# Wood Lathe on Craigslist



## BrianC87 (May 26, 2012)

I found this lathe on craigslist and wanted to get some opinions on it. http://fargo.craigslist.org/tls/3737703313.html

I called the guy up and he said everything works and it sounds like it would include everything I would need to start turning besides chisels. He's got a guy coming to look at it tomorrow and if he doesn't take it he'll give me a call.

I've been kinda interested in starting turning as of late but can't say I know too much about it. In trying to research this lathe there hasn't been too much that I could find.

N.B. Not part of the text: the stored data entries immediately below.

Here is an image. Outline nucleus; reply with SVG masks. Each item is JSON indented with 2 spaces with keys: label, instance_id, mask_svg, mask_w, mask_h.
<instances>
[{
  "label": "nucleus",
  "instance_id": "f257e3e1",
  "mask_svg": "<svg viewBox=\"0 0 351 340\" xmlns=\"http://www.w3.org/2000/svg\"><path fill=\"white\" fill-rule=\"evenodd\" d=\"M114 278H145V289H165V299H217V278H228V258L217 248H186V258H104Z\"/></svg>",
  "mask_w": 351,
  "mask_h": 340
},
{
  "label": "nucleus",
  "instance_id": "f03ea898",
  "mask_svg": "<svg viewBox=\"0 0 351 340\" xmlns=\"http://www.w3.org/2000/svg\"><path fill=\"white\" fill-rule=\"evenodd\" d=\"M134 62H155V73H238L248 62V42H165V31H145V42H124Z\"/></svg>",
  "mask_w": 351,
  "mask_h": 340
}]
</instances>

Any suggestions or hints of what to look for would be much appreciated.

Thanks!


----------



## shampeon (Jun 3, 2012)

Looks like an Atlas lathe. That's a hell of a nice lathe for $85. I can't see how the other guy won't take it, but if he doesn't, grab it.


----------



## BrianC87 (May 26, 2012)

Thanks for the quick response. I had a feeling it may be one that could go quickly but hopefully he decides not to buy it. I'll just have to wait and see if I get a call tomorrow night i guess.

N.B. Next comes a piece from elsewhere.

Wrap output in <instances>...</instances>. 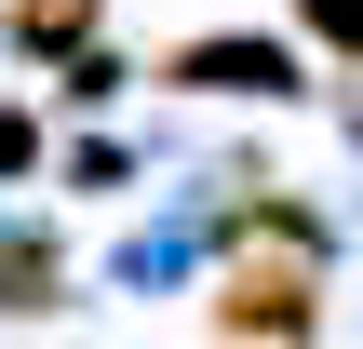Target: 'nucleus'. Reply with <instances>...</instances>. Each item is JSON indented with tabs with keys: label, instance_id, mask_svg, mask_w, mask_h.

Just out of curiosity about how old would you guess it is?


----------



## shampeon (Jun 3, 2012)

I'm guessing it's from the '40s or '50s, but that's just a shot in the dark. Check out vintagemachinery.org to compare some Atlas lathe models to the pictures.


----------



## BrianC87 (May 26, 2012)

Well unfortunately it looks like the lathe sold and I was too slow. I kinda figured that would happen when I found out how great of a deal it probably was.


----------